A travers le portrait de cette femme libre et épicurienne, le réalisateur des Bruits de Recife (2012), raconte le Brésil contemporain, le pouvoir de l’argent qui non seulement corrompt, mais en plus efface tout. Dans le combat sourd et froid de Clara, il y a des raisons personnelles, un attachement à rester là où elle a vécu avec son mari et ses enfants, et la volonté de ne pas oublier et de préserver les souvenirs. Chez elle, il y a une riche collection de vinyles, des photos, un mobilier qui a vécu. Chez Diego Bonfim, le jeune promoteur tous juste revenu des Etats-Unis où il a fait ses études, il n’y a qu’un projet, celui de faire table rase d’un passé sur lequel il n’a aucune prise et construire son propre empire immobilier et financier.

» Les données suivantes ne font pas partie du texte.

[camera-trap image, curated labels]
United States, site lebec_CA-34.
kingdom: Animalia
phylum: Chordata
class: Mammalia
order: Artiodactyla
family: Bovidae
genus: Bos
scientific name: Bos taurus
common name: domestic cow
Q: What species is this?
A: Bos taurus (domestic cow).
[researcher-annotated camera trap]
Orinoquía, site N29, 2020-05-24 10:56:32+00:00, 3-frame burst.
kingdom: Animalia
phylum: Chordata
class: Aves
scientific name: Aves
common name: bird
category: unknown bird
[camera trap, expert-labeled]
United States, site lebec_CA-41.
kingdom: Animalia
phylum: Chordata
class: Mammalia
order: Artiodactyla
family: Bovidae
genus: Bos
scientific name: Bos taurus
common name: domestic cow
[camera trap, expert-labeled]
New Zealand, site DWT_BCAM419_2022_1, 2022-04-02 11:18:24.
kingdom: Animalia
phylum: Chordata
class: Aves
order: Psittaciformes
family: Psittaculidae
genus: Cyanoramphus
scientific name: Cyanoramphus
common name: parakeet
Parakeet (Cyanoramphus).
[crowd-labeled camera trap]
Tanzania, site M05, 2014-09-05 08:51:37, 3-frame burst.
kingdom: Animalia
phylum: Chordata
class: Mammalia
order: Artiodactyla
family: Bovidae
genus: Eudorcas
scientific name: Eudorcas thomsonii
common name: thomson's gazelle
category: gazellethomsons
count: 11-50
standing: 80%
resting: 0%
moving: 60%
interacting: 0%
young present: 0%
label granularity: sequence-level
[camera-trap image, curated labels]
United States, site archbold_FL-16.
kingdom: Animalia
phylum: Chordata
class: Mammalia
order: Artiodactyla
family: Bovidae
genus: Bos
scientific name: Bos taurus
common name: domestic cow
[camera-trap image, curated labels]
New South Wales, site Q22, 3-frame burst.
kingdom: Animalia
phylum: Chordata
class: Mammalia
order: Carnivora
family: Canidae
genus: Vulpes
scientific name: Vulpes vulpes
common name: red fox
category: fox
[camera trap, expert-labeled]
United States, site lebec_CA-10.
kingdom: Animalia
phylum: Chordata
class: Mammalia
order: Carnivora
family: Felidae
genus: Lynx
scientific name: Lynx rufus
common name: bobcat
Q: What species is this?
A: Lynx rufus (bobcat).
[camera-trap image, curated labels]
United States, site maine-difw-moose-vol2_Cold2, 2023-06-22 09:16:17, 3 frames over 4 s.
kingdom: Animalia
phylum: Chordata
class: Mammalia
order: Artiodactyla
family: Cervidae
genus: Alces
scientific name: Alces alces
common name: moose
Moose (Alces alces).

Au delà de la guerre froide que se livrent Diego et Clara, le film est d’abord le portrait de cette dernière. A travers elle, Kleber Mendonça Filho englobe toute la vie. Aquarius est un film ample, dans sa mise en scène, ses mouvements de caméra, mais aussi dans tout ce qu’il raconte de la vie de Clara et de son caractère. Elle est une belle femme, raffinée, sophistiquée, séductrice. Les jeunes hommes autant que ceux qui ont son âge, se laissent facilement troublés par elle. Clara est une femme forte et intelligente, qui a le goût des belles choses. Qu’elle soit seule ou en société, elle n’oublie jamais de profiter de sa vie. Elle écoute de la musique, danse, savoure son vin, et elle a des amants.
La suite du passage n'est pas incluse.